## Exercise objective
Copy out each line below that contains the word "Detect".

## Exercise material
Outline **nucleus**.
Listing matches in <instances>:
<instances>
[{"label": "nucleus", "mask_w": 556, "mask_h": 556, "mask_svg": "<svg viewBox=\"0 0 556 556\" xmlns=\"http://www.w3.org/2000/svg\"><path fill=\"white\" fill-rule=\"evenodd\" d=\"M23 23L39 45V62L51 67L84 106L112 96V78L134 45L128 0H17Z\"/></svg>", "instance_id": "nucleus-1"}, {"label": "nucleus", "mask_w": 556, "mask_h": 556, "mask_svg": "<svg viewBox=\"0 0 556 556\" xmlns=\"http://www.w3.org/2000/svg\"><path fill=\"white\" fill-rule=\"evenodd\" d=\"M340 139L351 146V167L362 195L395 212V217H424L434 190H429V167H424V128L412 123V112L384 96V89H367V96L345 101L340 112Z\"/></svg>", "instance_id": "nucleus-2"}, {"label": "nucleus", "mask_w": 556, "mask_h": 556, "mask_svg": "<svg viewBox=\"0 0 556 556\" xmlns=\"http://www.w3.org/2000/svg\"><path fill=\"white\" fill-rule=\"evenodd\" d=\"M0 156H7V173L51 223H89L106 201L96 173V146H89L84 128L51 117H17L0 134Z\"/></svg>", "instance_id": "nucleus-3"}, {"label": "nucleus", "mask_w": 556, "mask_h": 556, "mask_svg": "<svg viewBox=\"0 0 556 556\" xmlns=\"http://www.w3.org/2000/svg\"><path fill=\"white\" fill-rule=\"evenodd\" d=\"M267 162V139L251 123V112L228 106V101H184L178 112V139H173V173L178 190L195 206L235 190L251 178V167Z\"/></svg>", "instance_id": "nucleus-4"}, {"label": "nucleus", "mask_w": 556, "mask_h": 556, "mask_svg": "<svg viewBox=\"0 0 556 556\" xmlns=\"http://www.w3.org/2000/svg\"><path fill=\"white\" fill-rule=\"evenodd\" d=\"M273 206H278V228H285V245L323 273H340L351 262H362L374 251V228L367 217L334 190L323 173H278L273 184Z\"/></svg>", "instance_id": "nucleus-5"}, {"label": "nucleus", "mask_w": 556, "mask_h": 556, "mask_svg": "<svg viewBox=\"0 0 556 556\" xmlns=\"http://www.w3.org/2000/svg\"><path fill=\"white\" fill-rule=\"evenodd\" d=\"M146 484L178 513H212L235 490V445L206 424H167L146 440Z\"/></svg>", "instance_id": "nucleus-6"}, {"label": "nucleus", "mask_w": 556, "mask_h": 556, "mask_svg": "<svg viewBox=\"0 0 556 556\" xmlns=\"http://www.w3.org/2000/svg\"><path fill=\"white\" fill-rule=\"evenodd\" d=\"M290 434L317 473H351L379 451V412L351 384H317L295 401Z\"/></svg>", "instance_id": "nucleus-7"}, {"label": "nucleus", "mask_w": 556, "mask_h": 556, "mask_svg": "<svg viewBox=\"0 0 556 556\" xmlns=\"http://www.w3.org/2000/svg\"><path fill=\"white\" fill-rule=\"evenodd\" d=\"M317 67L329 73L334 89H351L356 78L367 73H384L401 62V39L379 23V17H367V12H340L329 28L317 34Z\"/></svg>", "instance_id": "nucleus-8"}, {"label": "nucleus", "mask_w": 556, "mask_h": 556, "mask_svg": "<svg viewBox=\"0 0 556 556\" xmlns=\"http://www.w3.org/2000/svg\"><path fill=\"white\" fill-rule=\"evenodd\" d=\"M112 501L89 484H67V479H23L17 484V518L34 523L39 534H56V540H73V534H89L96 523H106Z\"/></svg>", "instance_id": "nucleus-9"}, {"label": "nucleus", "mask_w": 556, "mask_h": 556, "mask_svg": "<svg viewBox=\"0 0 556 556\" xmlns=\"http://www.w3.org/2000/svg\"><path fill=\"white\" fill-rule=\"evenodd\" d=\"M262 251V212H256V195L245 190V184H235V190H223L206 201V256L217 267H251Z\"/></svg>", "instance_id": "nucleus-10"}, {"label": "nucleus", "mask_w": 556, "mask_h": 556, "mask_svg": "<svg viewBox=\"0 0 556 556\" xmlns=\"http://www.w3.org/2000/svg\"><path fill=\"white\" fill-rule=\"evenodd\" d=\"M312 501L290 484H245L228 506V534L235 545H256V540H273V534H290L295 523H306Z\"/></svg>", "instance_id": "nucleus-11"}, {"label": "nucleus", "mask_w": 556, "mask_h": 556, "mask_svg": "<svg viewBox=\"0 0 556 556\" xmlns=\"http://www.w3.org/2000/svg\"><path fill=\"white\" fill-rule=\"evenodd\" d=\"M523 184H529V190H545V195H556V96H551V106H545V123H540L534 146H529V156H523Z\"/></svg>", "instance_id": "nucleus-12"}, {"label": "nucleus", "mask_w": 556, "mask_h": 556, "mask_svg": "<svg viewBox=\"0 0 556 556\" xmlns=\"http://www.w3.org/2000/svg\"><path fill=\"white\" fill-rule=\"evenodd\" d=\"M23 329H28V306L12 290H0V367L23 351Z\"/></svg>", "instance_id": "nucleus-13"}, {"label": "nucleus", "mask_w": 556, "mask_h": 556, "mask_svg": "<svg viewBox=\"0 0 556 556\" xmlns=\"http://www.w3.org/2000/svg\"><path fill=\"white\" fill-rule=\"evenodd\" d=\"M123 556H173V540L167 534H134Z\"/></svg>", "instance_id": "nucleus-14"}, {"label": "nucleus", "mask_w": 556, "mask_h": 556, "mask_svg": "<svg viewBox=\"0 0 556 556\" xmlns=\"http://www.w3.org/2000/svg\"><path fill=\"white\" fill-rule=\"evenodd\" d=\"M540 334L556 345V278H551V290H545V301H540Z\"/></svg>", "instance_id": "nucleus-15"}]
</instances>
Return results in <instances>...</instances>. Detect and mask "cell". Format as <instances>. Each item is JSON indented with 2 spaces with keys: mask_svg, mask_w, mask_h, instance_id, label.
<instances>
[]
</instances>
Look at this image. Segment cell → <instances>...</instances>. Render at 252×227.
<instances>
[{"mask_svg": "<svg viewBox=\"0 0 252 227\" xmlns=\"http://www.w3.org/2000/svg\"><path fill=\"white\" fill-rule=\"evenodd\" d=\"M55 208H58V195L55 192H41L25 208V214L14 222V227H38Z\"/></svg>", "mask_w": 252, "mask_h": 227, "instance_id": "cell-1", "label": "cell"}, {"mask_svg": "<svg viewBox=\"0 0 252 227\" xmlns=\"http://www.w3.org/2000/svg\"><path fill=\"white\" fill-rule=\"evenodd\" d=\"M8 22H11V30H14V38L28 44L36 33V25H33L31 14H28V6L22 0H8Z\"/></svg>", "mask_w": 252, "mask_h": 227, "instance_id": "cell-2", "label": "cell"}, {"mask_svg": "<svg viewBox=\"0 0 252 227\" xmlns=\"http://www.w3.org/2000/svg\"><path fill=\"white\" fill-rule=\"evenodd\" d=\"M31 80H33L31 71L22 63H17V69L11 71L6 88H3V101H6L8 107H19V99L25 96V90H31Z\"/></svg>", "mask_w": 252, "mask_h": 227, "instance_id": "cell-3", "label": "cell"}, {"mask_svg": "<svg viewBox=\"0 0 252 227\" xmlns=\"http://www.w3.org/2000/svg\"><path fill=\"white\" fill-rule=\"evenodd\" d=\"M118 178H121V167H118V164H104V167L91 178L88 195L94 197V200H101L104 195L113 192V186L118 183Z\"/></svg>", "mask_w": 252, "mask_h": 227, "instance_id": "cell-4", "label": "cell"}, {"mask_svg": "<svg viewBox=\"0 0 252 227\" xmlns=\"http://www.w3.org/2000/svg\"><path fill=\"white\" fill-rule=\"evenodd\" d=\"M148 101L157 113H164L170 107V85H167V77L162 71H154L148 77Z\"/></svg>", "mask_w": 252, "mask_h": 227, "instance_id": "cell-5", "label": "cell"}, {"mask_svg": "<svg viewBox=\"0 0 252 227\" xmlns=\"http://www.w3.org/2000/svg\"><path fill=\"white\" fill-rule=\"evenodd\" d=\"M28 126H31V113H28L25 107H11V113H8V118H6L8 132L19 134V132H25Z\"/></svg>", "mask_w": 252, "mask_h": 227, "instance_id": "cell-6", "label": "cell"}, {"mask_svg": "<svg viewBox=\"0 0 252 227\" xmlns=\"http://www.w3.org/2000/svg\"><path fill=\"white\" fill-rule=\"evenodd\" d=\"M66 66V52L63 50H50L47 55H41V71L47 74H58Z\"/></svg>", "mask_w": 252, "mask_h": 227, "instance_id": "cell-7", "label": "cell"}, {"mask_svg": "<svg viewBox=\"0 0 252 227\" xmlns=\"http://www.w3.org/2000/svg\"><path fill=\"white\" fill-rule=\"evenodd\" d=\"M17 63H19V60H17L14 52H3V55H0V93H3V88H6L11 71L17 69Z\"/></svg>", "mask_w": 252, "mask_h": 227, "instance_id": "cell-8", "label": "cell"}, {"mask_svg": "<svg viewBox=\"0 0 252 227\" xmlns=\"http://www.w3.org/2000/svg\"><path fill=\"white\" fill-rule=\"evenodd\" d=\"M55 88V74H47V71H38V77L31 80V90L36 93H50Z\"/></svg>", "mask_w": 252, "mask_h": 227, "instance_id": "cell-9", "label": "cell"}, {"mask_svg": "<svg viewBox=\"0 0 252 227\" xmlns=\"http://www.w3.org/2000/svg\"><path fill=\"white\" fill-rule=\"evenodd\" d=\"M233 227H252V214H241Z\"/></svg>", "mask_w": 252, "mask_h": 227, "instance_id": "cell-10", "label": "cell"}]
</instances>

## Written solution
Return results in <instances>...</instances>. Detect and mask "cell". Format as <instances>. Each item is JSON indented with 2 spaces with keys: mask_svg, mask_w, mask_h, instance_id, label.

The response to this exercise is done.